This minimisation problem can also be solved using the QR decomposition of the matrix \(A\). Suppose that the matrix \(A\) can be written as \(A=QR\) where \(Q\) is an orthogonal matrix and \(R\) is upper triangular, then \[\begin{align*} A\boldsymbol{x}-\boldsymbol{b} &= QR\boldsymbol{x} -\boldsymbol{b} \qquad \text{since $A=QR$} & = Q(R\boldsymbol{x}-{Q}^{\mathrm{T}}\boldsymbol{b}) \qquad \text{since $Q^{-1}={Q}^{\mathrm{T}}$}. \end{align*}\] Thus the 2-norm of the residual \(\boldsymbol{r}=A\boldsymbol{x}-\boldsymbol{b}\) is \[\begin{align*} \| \boldsymbol{r} \|_2 &= \| A\boldsymbol{x} - \boldsymbol{b} \|_2 \\ &= \| Q(R\boldsymbol{x}- {Q}^{\mathrm{T}}\boldsymbol{b}) \|_2 \\ &= \| R\boldsymbol{x} - {Q}^{\mathrm{T}}\boldsymbol{b} \|_2 \qquad \text{since $Q$ is orthogonal, then $\| Q\boldsymbol{v} \|_2=\| \boldsymbol{v} \|_2.$} \end{align*}\] As already noted, in many problems of estimating \(N\) parameters in a process with \(M\) experimental data points, the number of observations is usually larger than the number of parameters, i.e. \(M \geq N\). The problem of minimising \(\| R \boldsymbol{x} - {Q}^{\mathrm{T}} \boldsymbol{b} \|_2\) may be solved directly as follows: let \(\boldsymbol{c}={Q}^{\mathrm{T}}\boldsymbol{b}\), so that \[ R\boldsymbol{x} - {Q}^{\mathrm{T}}\boldsymbol{b} = R\boldsymbol{x}-\boldsymbol{c} = \begin{pmatrix} r_{11} & r_{12} & \dots & r_{1N} \\ 0 & r_{22} & \dots & r_{2N} \\ \vdots & \vdots & \ddots & \vdots \\ 0 & 0 & \dots & r_{NN} \\ 0 & 0 & \dots & 0 \\ \vdots & \vdots & \ddots & \vdots \\ 0 & 0 & \dots & 0 \end{pmatrix} \begin{pmatrix} x_1 \\ x_2 \\ \vdots \\ x_N \end{pmatrix}-\begin{pmatrix} c_1 \\ c_2 \\ \vdots \\ c_N \\ c_{N+1}\\ \vdots \\ c_M \end{pmatrix}=\begin{pmatrix} r_{11}x_1+r_{12}x_2+\dots+r_{1N}x_N-c_1 \\ r_{22}x_2+\dots+r_{2N}x_N-c_2 \\ \vdots \\ r_{NN}x_N-c_N \\ -c_{N+1} \\ \vdots \\ -c_M \end{pmatrix}.\] This vector can be written as \(\boldsymbol{d}+\boldsymbol{f}\) where \[\boldsymbol{d}=\begin{pmatrix} d_1 \\ d_2 \\ \vdots \\ d_N \\ 0 \\ \vdots \\ 0 \end{pmatrix} \quad \text{with} \quad d_i=-c_i+\sum_{j=i}^{N}{r_{ij}x_j} \quad \text{and} \quad \boldsymbol{f}=-\begin{pmatrix} 0 \\ 0 \\ \vdots \\ 0 \\ c_{N+1} \\ \vdots \\ c_M \end{pmatrix}.\] Also note that the vector \(\boldsymbol{d}\) can be written as \(R\boldsymbol{x}-\tilde{\boldsymbol{c}}\) where \(\tilde{\boldsymbol{c}}\) is the first \(N\) rows of \(\boldsymbol{c}\).
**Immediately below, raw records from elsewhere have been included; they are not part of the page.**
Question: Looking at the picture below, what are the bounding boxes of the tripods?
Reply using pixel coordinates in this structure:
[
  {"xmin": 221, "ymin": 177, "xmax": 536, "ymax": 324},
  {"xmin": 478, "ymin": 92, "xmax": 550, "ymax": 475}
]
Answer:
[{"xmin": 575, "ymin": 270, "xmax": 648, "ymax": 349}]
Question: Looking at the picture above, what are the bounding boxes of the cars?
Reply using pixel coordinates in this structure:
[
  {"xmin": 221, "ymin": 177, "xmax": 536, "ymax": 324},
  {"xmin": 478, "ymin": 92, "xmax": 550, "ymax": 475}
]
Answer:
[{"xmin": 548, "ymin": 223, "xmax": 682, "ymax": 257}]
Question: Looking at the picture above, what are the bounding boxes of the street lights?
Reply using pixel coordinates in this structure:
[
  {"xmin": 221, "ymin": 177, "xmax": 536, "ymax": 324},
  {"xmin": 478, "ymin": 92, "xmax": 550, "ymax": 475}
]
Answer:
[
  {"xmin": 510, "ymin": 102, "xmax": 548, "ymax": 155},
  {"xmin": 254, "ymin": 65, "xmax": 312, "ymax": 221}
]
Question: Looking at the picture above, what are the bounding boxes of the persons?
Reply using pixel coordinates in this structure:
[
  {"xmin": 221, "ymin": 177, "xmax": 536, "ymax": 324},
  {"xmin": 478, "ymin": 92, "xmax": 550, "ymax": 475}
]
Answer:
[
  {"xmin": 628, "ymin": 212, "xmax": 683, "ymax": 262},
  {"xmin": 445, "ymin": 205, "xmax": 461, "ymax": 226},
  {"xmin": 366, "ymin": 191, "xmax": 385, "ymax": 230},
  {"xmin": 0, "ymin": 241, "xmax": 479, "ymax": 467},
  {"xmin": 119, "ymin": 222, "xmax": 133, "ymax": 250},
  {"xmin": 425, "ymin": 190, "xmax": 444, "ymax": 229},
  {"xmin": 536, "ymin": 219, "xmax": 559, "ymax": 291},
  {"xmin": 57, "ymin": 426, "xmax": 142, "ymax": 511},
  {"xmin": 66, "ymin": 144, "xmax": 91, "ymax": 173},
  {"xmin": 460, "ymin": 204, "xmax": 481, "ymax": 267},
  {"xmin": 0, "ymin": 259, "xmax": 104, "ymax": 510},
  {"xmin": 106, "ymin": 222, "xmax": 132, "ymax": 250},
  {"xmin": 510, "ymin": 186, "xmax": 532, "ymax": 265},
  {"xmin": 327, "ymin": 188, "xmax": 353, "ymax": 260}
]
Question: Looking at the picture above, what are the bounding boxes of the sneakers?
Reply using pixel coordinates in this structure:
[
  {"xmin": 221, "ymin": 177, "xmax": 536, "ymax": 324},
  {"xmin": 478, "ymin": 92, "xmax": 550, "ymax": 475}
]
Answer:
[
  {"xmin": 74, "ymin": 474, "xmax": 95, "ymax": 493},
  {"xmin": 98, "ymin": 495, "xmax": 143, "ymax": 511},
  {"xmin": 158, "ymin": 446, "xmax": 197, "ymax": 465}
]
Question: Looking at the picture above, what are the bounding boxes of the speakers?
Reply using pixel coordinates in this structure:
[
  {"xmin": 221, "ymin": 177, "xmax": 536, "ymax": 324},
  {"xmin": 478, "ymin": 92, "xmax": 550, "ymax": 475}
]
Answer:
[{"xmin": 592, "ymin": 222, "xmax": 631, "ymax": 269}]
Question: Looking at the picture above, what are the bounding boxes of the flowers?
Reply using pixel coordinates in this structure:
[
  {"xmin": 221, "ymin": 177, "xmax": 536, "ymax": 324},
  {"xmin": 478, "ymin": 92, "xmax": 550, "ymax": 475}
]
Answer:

It can be seen that the vectors \(\boldsymbol{d}\) and \(\boldsymbol{f}\) are orthogonal (since \(\boldsymbol{d}\cdot\boldsymbol{f}=0\)), therefore \[\| \boldsymbol{r} \|_2 = \| \boldsymbol{d} \|_2+ \| \boldsymbol{f} \|_2.\]

Note

Recall that for two vectors \(\boldsymbol{x}\) and \(\boldsymbol{y}\), the Triangle Inequality states that \(\| \boldsymbol{x} + \boldsymbol{y} \| \leq \| \boldsymbol{x} \| + \| \boldsymbol{y} \|\) and the equality holds when \(\boldsymbol{x}\) and \(\boldsymbol{y}\) are orthogonal.

Since only the vector \(\boldsymbol{d}\) depends on \(\boldsymbol{x}\), then in order to minimise \(\| \boldsymbol{r} \|_2\), a choice for \(\boldsymbol{x}\) is needed such that \(\| \boldsymbol{d} \|_2=0\), meaning that \(\boldsymbol{d}\) must be the zero vector (by the rules of norms). Therefore, if \(\boldsymbol{d}=\boldsymbol{0}\), then \[R\boldsymbol{x}=\tilde{\boldsymbol{c}} \quad \implies \quad \boldsymbol{x}=R^{-1}\tilde{\boldsymbol{c}}=\begin{pmatrix} r_{11} & r_{12} & \dots & r_{1N} \\ 0 & r_{22} & \dots & r_{2N} \\ \vdots & \vdots & \ddots & \vdots \\ 0 & 0 & \dots & r_{NN} \end{pmatrix}^{-1}\begin{pmatrix} c_1 \\ c_2 \\ \vdots \\ c_N \end{pmatrix}\] which will be the best least squares fit. The residual \(\| \boldsymbol{r} \|_2\) will then be equal to \(\| \boldsymbol{f} \|_2\) which will be an estimate for how good the best is.

H.2 Lines of Best Fit Using polyfit

Sometimes when experimental data is given, a lines of best fit is needed to see which lines would best fit the data.

Suppose there is data stored in an Excel file called Data.xlsx consisting of two columns that will be labelled x and y and the line of best fit needs to be found. The polyfit function can fit a polynomial function to this data, so if a linear function \(y=ax+b\) needs to be fitted, then p=polyfit(x,y,1) will produce two outputs which are the coefficients \(a\) and \(b\) respectively. The fitted data can then be plotted using the polyval command. All in all, the function below will read data, plot the raw data and the line of best fit:

function Line_Best_Fit

Data = xlsread('Data.xlsx');

x = Data(:,1);
y = Data(:,2);

clf
hold on
grid on
plot(x,y,'.k')

p = polyfit(x,y,1);

X = linspace(min(x),max(x));

Y = polyval(p,X);

plot(X,Y,'-r')

end

The degree of the polynomial can be changed until the appropriate fitting is found. For this data, it seems that a degree three polynomial would be most appropriate

polyfit(x,y,1) gives \(y=7.2484x+17.7404\)

polyfit(x,y,3) gives \(y=0.1100x^3+0.3920x^2+0.5854x+4.5430\)